February 22, 2010 African Student Airlift to America Subject of Book Talk at the Library of Congress on March 12
Event Marks 50th Anniversary of Library’s African Section
Press Contact: Audrey Fischer (202) 707-0022
Public Contact: Laverne Page (202) 707-1979
A series of airlifts from East Africa (1959-1963) helped students such as environmentalist and Nobel Peace Prize-winner Wangari Maathai, Barack Obama’s father (a former Kenyan government economist) and more than 700 others study at American and Canadian colleges, universities and high schools. Many of those students returned home to a post-colonial, independent East Africa and became nation-builders – cabinet ministers, members of parliaments, founders of clinics and schools.
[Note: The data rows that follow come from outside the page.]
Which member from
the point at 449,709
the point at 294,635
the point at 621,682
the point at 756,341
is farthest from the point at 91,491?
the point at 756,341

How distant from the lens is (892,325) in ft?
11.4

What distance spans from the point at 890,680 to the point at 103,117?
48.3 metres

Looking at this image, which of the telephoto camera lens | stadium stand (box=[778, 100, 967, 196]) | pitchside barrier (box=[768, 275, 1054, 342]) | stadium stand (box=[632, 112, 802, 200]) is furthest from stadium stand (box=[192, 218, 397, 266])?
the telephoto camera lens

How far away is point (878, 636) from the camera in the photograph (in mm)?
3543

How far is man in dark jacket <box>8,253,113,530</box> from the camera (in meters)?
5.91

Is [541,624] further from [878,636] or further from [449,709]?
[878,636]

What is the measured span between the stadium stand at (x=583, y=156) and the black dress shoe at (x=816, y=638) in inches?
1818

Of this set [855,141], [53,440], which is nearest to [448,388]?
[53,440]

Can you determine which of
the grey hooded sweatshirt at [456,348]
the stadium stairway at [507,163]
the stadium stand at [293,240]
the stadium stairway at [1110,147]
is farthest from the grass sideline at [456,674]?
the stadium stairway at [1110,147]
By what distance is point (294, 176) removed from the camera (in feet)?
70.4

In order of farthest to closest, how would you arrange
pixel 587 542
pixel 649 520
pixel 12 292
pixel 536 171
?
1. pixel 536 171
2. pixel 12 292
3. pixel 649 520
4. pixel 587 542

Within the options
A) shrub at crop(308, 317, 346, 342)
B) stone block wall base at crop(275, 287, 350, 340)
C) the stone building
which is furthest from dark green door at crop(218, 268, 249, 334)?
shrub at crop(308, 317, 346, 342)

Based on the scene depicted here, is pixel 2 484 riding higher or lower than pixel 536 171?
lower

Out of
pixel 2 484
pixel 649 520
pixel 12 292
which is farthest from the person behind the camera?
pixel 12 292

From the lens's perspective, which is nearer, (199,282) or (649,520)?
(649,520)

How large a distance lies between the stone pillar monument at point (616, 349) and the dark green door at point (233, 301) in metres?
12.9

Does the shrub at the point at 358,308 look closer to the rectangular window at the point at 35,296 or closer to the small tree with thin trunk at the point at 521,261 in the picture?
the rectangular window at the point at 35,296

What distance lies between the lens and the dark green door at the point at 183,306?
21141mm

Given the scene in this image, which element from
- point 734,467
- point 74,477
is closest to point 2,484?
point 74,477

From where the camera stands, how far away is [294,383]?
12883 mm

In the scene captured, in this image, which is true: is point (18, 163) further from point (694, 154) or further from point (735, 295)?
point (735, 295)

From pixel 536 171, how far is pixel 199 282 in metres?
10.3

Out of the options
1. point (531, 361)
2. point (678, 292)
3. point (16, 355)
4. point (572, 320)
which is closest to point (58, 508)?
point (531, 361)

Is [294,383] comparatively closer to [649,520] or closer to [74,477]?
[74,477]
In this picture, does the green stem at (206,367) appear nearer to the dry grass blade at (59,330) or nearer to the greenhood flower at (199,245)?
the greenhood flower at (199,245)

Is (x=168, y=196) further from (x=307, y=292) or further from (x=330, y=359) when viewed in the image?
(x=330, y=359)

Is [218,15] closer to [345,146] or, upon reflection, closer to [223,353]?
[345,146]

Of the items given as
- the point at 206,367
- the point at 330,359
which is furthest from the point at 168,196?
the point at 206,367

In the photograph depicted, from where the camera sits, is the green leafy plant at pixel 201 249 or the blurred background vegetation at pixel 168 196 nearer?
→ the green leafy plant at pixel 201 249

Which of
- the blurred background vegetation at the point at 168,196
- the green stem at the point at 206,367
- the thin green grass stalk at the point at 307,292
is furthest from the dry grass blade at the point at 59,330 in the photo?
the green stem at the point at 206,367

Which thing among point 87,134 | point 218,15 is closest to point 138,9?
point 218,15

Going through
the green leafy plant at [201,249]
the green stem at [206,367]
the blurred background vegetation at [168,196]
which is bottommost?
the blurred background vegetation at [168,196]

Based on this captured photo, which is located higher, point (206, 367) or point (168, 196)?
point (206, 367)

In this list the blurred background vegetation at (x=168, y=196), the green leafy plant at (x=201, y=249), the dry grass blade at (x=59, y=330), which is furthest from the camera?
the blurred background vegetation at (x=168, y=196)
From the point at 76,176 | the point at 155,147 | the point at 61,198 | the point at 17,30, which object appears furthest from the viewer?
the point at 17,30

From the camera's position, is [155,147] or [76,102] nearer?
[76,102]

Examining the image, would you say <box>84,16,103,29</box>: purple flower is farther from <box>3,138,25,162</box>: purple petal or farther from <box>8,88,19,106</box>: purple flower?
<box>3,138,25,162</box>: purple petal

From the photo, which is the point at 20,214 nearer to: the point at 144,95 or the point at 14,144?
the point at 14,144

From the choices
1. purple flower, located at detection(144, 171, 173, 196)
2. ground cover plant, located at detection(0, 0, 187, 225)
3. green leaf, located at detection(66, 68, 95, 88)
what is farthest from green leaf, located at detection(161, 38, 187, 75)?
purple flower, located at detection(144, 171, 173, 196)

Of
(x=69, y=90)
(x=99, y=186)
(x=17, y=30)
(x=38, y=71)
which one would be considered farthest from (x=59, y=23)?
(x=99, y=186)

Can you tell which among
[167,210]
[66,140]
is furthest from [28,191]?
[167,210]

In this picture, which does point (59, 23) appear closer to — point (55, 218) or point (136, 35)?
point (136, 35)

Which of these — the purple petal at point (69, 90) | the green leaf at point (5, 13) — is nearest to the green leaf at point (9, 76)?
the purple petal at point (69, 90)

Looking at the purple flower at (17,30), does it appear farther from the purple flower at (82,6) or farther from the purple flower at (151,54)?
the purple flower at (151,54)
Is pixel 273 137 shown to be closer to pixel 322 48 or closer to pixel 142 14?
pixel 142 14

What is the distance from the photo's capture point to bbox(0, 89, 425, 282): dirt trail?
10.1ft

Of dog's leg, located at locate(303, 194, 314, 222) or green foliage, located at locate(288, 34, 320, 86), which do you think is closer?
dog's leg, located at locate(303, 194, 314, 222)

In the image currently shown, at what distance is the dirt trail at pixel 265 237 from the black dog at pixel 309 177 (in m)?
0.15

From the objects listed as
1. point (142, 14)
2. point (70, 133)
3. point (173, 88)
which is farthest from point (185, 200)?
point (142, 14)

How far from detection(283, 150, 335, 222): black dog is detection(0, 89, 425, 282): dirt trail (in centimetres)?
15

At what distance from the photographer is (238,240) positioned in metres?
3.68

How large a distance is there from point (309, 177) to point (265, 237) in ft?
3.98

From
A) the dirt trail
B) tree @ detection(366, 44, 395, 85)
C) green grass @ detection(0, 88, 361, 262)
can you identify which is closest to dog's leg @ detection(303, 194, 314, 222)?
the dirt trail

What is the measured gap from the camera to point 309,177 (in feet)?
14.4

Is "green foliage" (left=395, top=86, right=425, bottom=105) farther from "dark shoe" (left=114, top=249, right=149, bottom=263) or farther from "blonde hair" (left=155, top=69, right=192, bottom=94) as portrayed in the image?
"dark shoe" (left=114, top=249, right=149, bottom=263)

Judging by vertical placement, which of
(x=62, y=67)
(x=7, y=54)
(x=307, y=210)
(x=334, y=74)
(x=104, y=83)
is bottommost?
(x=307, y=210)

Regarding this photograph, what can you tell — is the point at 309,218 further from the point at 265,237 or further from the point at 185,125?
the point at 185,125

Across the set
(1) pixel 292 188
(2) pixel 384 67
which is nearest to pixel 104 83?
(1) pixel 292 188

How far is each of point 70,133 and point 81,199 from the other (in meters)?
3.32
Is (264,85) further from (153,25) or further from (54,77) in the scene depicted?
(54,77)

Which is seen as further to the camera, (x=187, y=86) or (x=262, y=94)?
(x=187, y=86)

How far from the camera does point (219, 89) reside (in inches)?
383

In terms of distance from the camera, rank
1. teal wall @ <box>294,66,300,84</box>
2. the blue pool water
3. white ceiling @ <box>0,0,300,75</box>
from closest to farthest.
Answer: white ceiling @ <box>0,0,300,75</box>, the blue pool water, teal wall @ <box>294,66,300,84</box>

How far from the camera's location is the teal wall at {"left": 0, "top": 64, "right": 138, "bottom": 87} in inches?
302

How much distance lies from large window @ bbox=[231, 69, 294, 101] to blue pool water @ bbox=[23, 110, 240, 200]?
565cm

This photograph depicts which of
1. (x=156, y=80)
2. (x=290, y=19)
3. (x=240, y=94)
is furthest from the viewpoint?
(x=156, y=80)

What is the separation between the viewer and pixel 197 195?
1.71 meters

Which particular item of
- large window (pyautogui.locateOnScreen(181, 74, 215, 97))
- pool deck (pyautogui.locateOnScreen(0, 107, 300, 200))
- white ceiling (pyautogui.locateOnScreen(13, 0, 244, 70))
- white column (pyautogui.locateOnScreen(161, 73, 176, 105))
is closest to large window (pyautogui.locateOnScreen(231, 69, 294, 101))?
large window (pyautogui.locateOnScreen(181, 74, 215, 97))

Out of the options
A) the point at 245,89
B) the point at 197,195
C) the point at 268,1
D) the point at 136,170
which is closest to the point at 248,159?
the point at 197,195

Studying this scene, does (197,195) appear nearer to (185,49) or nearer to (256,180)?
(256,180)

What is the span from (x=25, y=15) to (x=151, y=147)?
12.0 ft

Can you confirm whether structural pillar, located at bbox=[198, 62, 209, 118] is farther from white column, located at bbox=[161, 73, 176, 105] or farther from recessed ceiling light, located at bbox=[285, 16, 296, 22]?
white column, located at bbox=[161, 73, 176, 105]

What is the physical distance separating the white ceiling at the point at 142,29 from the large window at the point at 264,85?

Coordinated by the African American Students Foundation (AASF), the airlifts were made possible in 1959 by a fundraising effort led by such notables as Jackie Robinson, Harry Belafonte and Sidney Poitier, and by a large grant in 1960 from the Joseph P. Kennedy Foundation. Collected by former Executive Director Cora Weiss and donated to the Michigan State University Libraries, the archives of AASF have made it possible for author Tom Shachtman to write “Airlift to America: How Barack Obama Sr., John F Kennedy, Tom Mboya and 800 East African Students Changed Their World and Ours,” published by St. Martin’s Press. Weiss and Shachtman will discuss the book and the AASF at the Library of Congress at noon on Friday, March 12, in the Whittall Pavilion, located on the ground floor of the Thomas Jefferson Building at 10 First Street S.E., Washington, D.C.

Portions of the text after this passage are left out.